Closed
Description
System information
- OS version/distro:Windows 10
- .NET Version (eg., dotnet --info): 4.6
Issue
-
What did you do?
I am trying to follow the sample code from the GitHub article
https://github.com/dotnet/machinelearning/blob/master/docs/code/MlNetCookBook.md#how-do-i-train-my-model-on-categorical-data
and get an understanding of how to get one-hot encoding to work -
What happened?
Run time error message - Could not find input column 'CategoricalOneHot'
Parameter name: inputSchema' -
What did you expect?
I expected the code to run without errors and then I should be able to examine how the data has been transformed
Source code / logs
// Build several alternative featurization pipelines.
var pipeline =
// Convert each categorical feature into one-hot encoding independently.
mlContext.Transforms.Categorical.OneHotEncoding("CategoricalFeatures", "CategoricalOneHot")
// Convert all categorical features into indices, and build a 'word bag' of these.
.Append(mlContext.Transforms.Categorical.OneHotEncoding("CategoricalFeatures", "CategoricalBag", Microsoft.ML.Transforms.Categorical.OneHotEncodingTransformer.OutputKind.Bag))

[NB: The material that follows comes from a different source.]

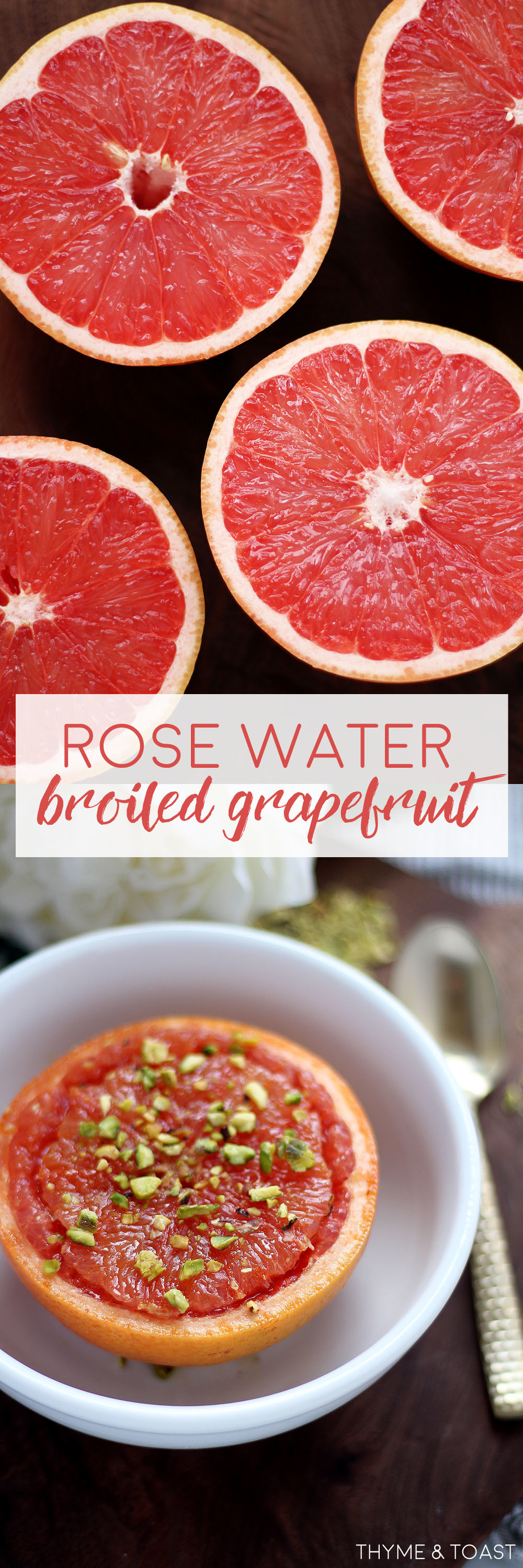 Rose Water Broiled Grapefruit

// One-hot encode the workclass column, then drop all the categories that have fewer than 10 instances in the train set.
.Append(mlContext.Transforms.Categorical.OneHotEncoding("Workclass", "WorkclassOneHot"))
.Append(mlContext.Transforms.FeatureSelection.SelectFeaturesBasedOnCount("WorkclassOneHot", "WorkclassOneHotTrimmed", count: 10));
Please paste or attach the code or logs or traces that would be helpful to diagnose the issue you are reporting.